Text Classification for Sentiment Analysis – Precision and Recall

Accuracy is not the only metric for evaluating the effectiveness of a classifier. Two other useful metrics are precision and recall. These two metrics can provide much greater insight into the performance characteristics of a binary classifier.

Classifier Precision

Precision measures the exactness of a classifier. A higher precision means less false positives, while a lower precision means more false positives. This is often at odds with recall, as an easy way to improve precision is to decrease recall.

Classifier Recall

Recall measures the completeness, or sensitivity, of a classifier. Higher recall means less false negatives, while lower recall means more false negatives. Improving recall can often decrease precision because it gets increasingly harder to be precise as the sample space increases.

F-measure Metric

Precision and recall can be combined to produce a single metric known as F-measure, which is the weighted harmonic mean of precision and recall. I find F-measure to be about as useful as accuracy. Or in other words, compared to precision & recall, F-measure is mostly useless, as you’ll see below.

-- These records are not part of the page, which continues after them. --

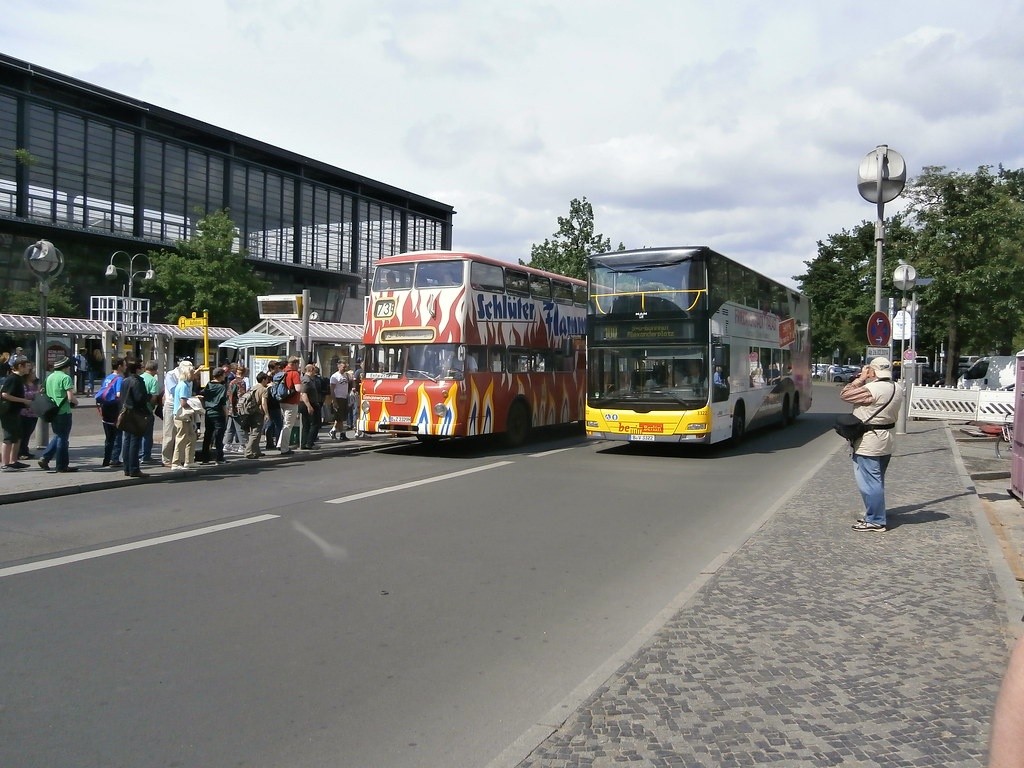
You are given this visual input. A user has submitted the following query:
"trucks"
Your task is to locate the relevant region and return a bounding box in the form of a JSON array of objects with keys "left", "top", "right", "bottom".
[{"left": 957, "top": 356, "right": 1016, "bottom": 391}]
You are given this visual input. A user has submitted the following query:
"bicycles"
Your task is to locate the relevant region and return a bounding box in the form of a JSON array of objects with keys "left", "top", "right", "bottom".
[{"left": 996, "top": 426, "right": 1014, "bottom": 459}]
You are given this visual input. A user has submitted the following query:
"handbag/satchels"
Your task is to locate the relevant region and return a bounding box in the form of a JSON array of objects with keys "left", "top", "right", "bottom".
[
  {"left": 834, "top": 413, "right": 895, "bottom": 441},
  {"left": 154, "top": 403, "right": 164, "bottom": 421},
  {"left": 94, "top": 388, "right": 119, "bottom": 404},
  {"left": 32, "top": 393, "right": 60, "bottom": 423},
  {"left": 117, "top": 408, "right": 150, "bottom": 437}
]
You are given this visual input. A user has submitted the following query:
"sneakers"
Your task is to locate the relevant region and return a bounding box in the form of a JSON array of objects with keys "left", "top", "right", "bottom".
[
  {"left": 857, "top": 515, "right": 866, "bottom": 523},
  {"left": 851, "top": 521, "right": 886, "bottom": 533}
]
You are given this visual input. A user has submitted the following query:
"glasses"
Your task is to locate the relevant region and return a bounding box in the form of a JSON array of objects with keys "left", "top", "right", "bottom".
[{"left": 140, "top": 364, "right": 147, "bottom": 369}]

Measuring Precision and Recall of a Naive Bayes Classifier

The NLTK metrics module provides functions for calculating all three metrics mentioned above. But to do so, you need to build 2 sets for each classification label: a reference set of correct values, and a test set of observed values. Below is a modified version of the code from the previous article, where we trained a Naive Bayes Classifier. This time, instead of measuring accuracy, we’ll collect reference values and observed values for each label (pos or neg), then use those sets to calculate the precision, recall, and F-measure of the naive bayes classifier. The actual values collected are simply the index of each featureset using enumerate.

import collections
import nltk.metrics
from nltk.classify import NaiveBayesClassifier
from nltk.corpus import movie_reviews

def word_feats(words):
	return dict([(word, True) for word in words])

negids = movie_reviews.fileids('neg')
posids = movie_reviews.fileids('pos')

negfeats = [(word_feats(movie_reviews.words(fileids=[f])), 'neg') for f in negids]
posfeats = [(word_feats(movie_reviews.words(fileids=[f])), 'pos') for f in posids]

negcutoff = len(negfeats)*3/4
poscutoff = len(posfeats)*3/4

trainfeats = negfeats[:negcutoff] + posfeats[:poscutoff]
testfeats = negfeats[negcutoff:] + posfeats[poscutoff:]
print 'train on %d instances, test on %d instances' % (len(trainfeats), len(testfeats))

classifier = NaiveBayesClassifier.train(trainfeats)
refsets = collections.defaultdict(set)
testsets = collections.defaultdict(set)

for i, (feats, label) in enumerate(testfeats):
	observed = classifier.classify(feats)

print 'pos precision:', nltk.metrics.precision(refsets['pos'], testsets['pos'])
print 'pos recall:', nltk.metrics.recall(refsets['pos'], testsets['pos'])
print 'pos F-measure:', nltk.metrics.f_measure(refsets['pos'], testsets['pos'])
print 'neg precision:', nltk.metrics.precision(refsets['neg'], testsets['neg'])
print 'neg recall:', nltk.metrics.recall(refsets['neg'], testsets['neg'])
print 'neg F-measure:', nltk.metrics.f_measure(refsets['neg'], testsets['neg'])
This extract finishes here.